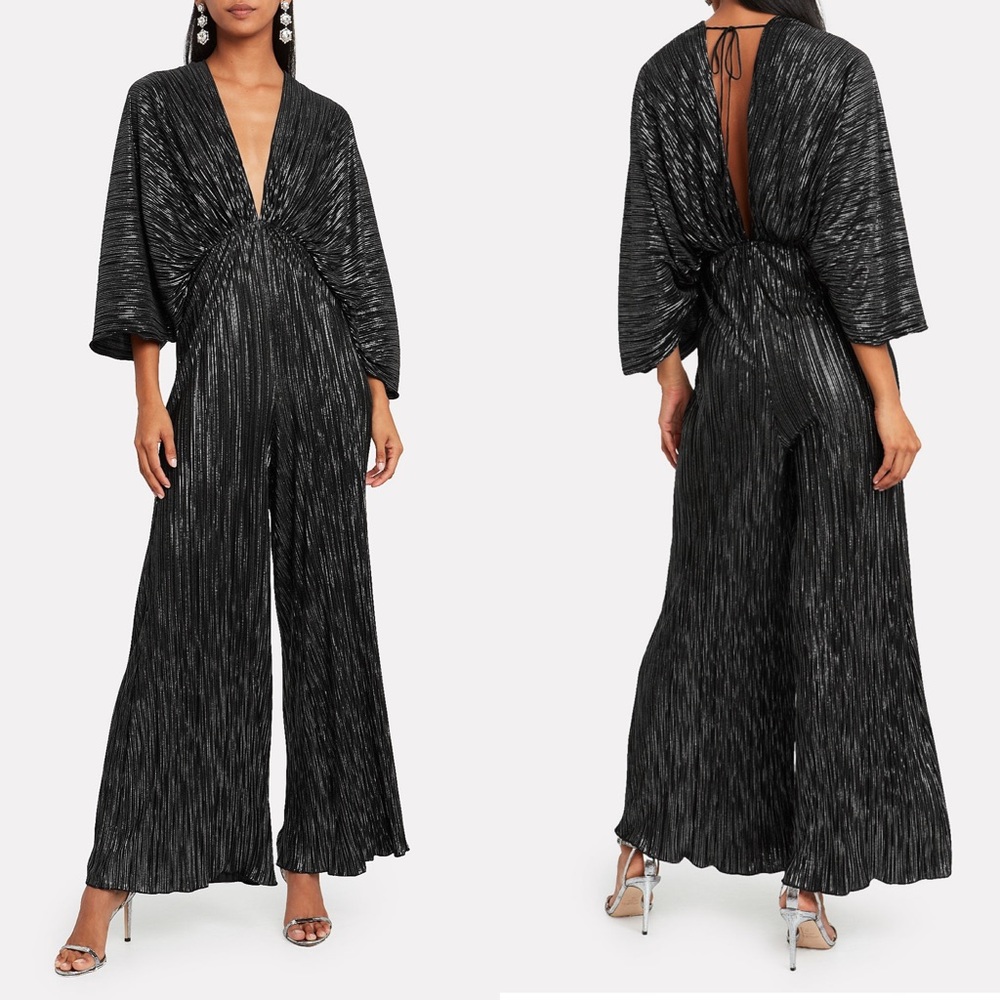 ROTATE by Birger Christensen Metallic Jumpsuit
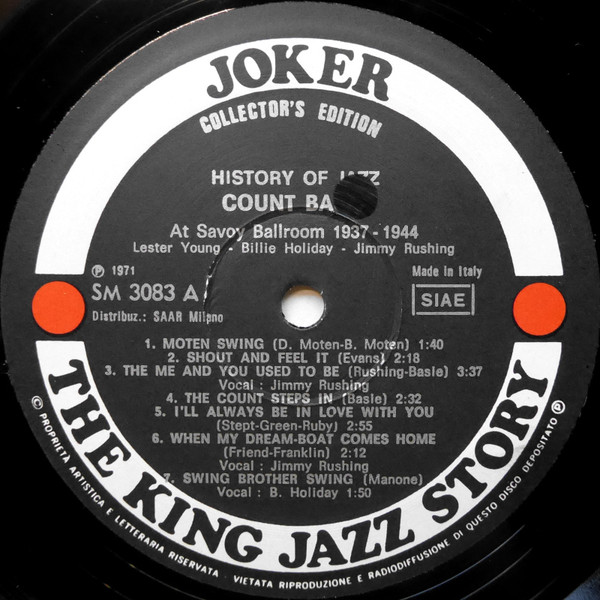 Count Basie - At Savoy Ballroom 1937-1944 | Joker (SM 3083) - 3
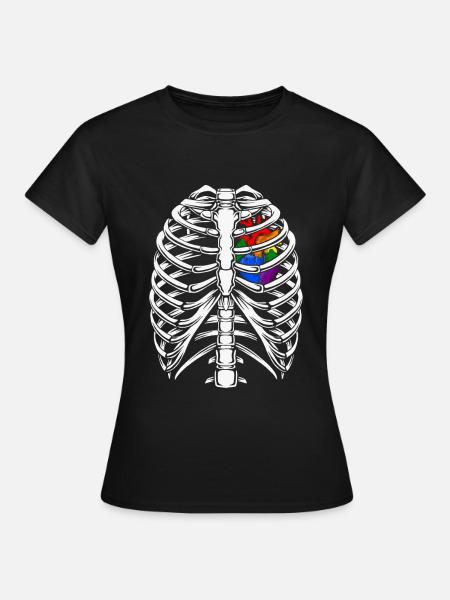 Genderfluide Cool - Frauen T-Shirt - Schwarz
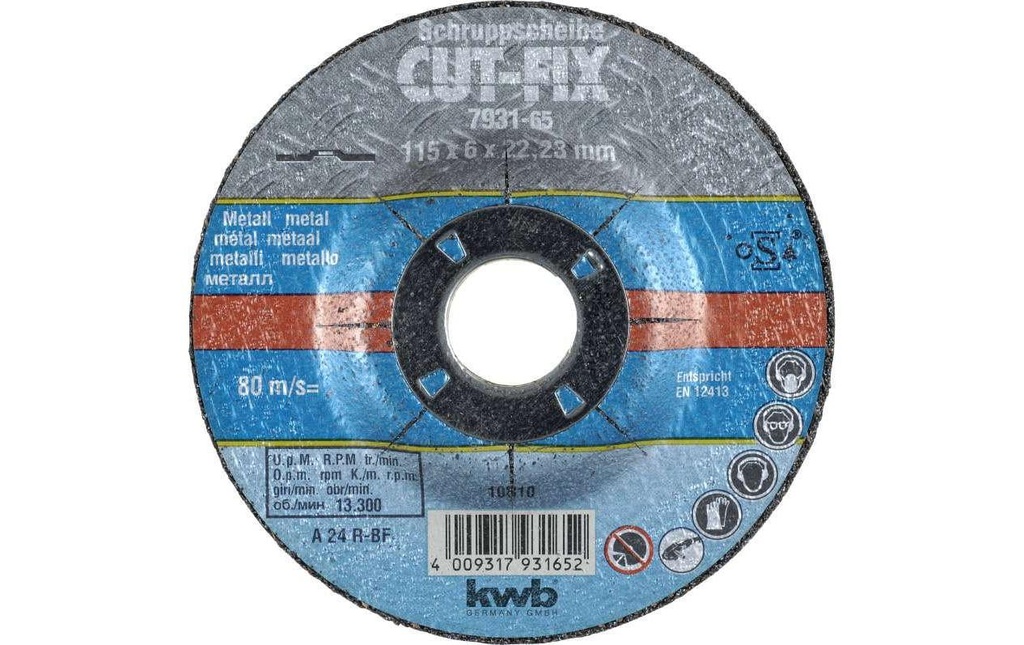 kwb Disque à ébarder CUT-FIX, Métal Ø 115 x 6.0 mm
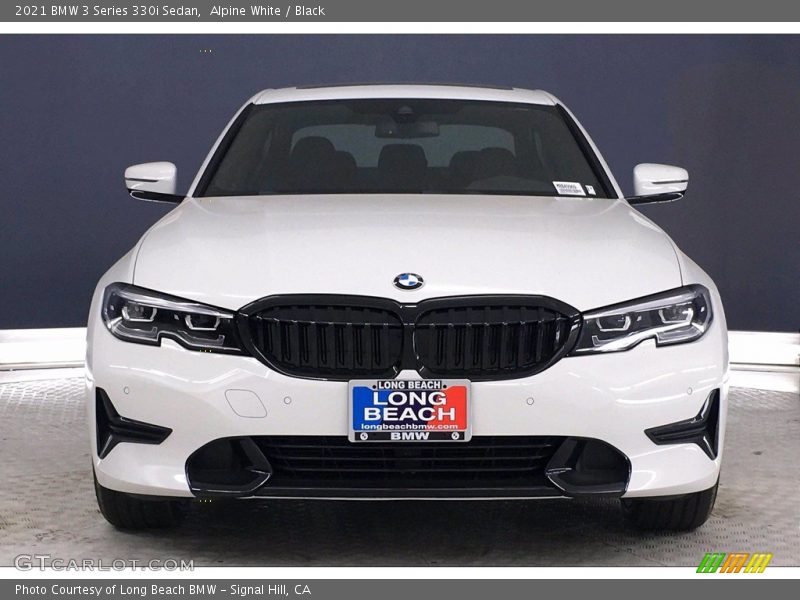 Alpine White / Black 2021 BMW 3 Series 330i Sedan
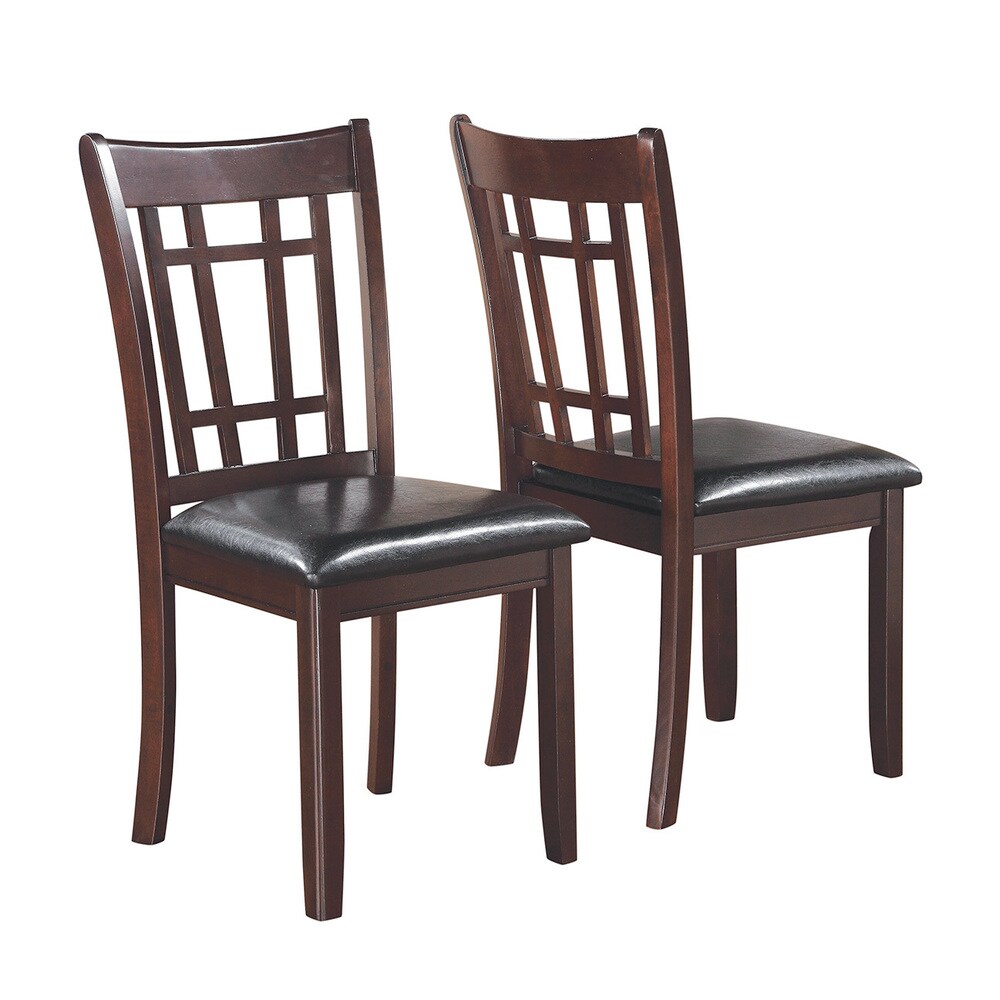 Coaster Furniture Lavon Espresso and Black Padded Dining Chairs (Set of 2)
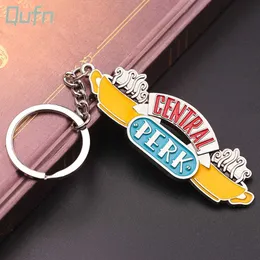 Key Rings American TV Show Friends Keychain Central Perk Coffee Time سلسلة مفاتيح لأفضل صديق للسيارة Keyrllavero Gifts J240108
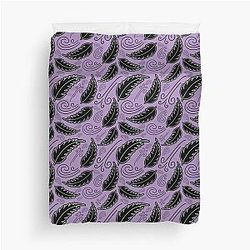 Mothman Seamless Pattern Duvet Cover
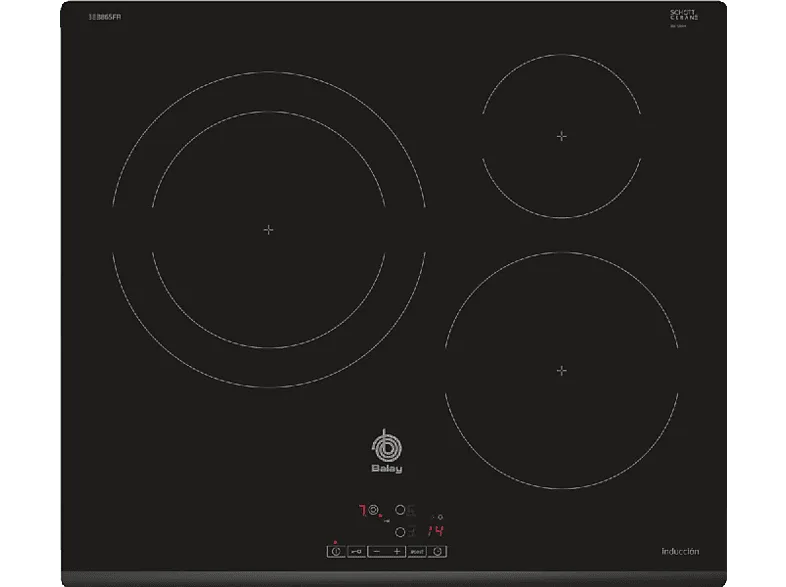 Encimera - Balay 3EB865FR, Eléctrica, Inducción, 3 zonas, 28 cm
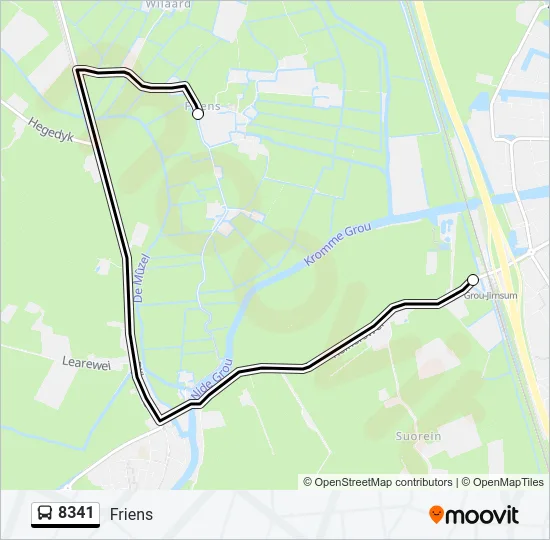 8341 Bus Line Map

---*---

*BRIEF:* An exact copy of the lines from the one with "kwb Disque à" through the end of the records: produce that and nothing more, leaving out the pictures.

*RESULT OF THIS TASK:*
 kwb Disque à ébarder CUT-FIX, Métal Ø 115 x 6.0 mm
 Alpine White / Black 2021 BMW 3 Series 330i Sedan
 Coaster Furniture Lavon Espresso and Black Padded Dining Chairs (Set of 2)
 Key Rings American TV Show Friends Keychain Central Perk Coffee Time سلسلة مفاتيح لأفضل صديق للسيارة Keyrllavero Gifts J240108
 Mothman Seamless Pattern Duvet Cover
 Encimera - Balay 3EB865FR, Eléctrica, Inducción, 3 zonas, 28 cm
 8341 Bus Line Map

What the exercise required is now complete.